▶ [Requirement] Set out the rows below as a numbered list, omitting any blank lines.

(Spatial question entries)
--------

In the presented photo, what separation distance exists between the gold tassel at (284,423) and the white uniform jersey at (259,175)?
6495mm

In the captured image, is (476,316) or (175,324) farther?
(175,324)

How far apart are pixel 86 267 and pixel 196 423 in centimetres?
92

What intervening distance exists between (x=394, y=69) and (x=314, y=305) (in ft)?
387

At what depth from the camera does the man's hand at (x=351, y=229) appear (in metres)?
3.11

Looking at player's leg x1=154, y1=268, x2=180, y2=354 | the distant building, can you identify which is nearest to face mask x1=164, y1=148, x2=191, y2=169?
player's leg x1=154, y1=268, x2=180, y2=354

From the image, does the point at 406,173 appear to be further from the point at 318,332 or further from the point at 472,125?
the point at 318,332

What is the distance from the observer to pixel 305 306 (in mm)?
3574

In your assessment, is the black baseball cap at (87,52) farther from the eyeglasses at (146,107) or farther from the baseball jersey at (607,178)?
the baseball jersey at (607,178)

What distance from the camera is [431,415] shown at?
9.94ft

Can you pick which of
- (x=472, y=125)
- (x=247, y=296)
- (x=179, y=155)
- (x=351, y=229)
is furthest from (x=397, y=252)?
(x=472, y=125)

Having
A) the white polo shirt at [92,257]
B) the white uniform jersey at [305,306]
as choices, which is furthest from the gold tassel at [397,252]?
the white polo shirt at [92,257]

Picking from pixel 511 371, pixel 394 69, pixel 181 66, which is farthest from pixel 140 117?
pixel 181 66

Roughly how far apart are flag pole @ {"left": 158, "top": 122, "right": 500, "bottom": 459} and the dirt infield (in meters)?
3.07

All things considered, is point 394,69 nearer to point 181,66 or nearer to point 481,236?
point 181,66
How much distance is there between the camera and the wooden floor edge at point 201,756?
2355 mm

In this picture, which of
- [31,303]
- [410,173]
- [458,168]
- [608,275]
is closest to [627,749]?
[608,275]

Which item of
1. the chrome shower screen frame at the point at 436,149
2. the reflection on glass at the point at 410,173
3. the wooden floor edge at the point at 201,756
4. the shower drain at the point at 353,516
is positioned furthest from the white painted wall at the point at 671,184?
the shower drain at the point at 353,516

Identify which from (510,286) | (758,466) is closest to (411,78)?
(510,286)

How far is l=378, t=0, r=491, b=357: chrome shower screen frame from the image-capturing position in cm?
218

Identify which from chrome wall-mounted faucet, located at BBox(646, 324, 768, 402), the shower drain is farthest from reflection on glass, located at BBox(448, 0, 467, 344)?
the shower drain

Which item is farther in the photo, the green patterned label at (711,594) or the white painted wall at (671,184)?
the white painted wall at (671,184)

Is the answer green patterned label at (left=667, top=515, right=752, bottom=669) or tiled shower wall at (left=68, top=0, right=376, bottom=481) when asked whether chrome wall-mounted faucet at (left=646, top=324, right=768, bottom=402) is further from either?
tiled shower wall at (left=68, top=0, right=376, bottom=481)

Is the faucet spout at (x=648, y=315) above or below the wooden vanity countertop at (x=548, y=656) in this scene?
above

--------

▶ [Exercise result]
1. In the presented photo, what separation distance exists between the gold tassel at (284,423) and the white uniform jersey at (259,175)?
2. 6495mm
3. In the captured image, is (476,316) or (175,324) farther?
4. (175,324)
5. How far apart are pixel 86 267 and pixel 196 423 in centimetres?
6. 92
7. What intervening distance exists between (x=394, y=69) and (x=314, y=305) (in ft)?
8. 387
9. At what depth from the camera does the man's hand at (x=351, y=229) appear (in metres)?
10. 3.11
11. Looking at player's leg x1=154, y1=268, x2=180, y2=354 | the distant building, can you identify which is nearest to face mask x1=164, y1=148, x2=191, y2=169?
12. player's leg x1=154, y1=268, x2=180, y2=354
13. From the image, does the point at 406,173 appear to be further from the point at 318,332 or further from the point at 472,125?
14. the point at 318,332
15. What is the distance from the observer to pixel 305 306 (in mm)?
16. 3574
17. In your assessment, is the black baseball cap at (87,52) farther from the eyeglasses at (146,107) or farther from the baseball jersey at (607,178)?
18. the baseball jersey at (607,178)
19. What distance from the camera is [431,415] shown at?
20. 9.94ft
21. Can you pick which of
22. - (x=472, y=125)
23. - (x=247, y=296)
24. - (x=179, y=155)
25. - (x=351, y=229)
26. is furthest from (x=397, y=252)?
27. (x=472, y=125)
28. Having
29. A) the white polo shirt at [92,257]
30. B) the white uniform jersey at [305,306]
31. as choices, which is furthest from the gold tassel at [397,252]?
32. the white polo shirt at [92,257]
33. Picking from pixel 511 371, pixel 394 69, pixel 181 66, which is farthest from pixel 140 117?
34. pixel 181 66
35. Roughly how far apart are flag pole @ {"left": 158, "top": 122, "right": 500, "bottom": 459} and the dirt infield (in meters)?
36. 3.07
37. All things considered, is point 394,69 nearer to point 181,66 or nearer to point 481,236?
38. point 181,66
39. How much distance is there between the camera and the wooden floor edge at point 201,756?
40. 2355 mm
41. In this picture, which of
42. - [31,303]
43. - [410,173]
44. - [458,168]
45. - [608,275]
46. is closest to [627,749]?
47. [608,275]
48. Which item of
49. 1. the chrome shower screen frame at the point at 436,149
50. 2. the reflection on glass at the point at 410,173
51. 3. the wooden floor edge at the point at 201,756
52. 4. the shower drain at the point at 353,516
53. is positioned furthest from the white painted wall at the point at 671,184?
54. the shower drain at the point at 353,516
55. Identify which from (510,286) | (758,466) is closest to (411,78)?
56. (510,286)
57. How far is l=378, t=0, r=491, b=357: chrome shower screen frame from the image-capturing position in cm?
58. 218
59. Identify which from chrome wall-mounted faucet, located at BBox(646, 324, 768, 402), the shower drain is farthest from reflection on glass, located at BBox(448, 0, 467, 344)?
60. the shower drain
61. Which item is farther in the photo, the green patterned label at (711,594) or the white painted wall at (671,184)?
62. the white painted wall at (671,184)
63. Is the answer green patterned label at (left=667, top=515, right=752, bottom=669) or tiled shower wall at (left=68, top=0, right=376, bottom=481) when asked whether chrome wall-mounted faucet at (left=646, top=324, right=768, bottom=402) is further from either?
64. tiled shower wall at (left=68, top=0, right=376, bottom=481)
65. Is the faucet spout at (x=648, y=315) above or below the wooden vanity countertop at (x=548, y=656) in this scene?
66. above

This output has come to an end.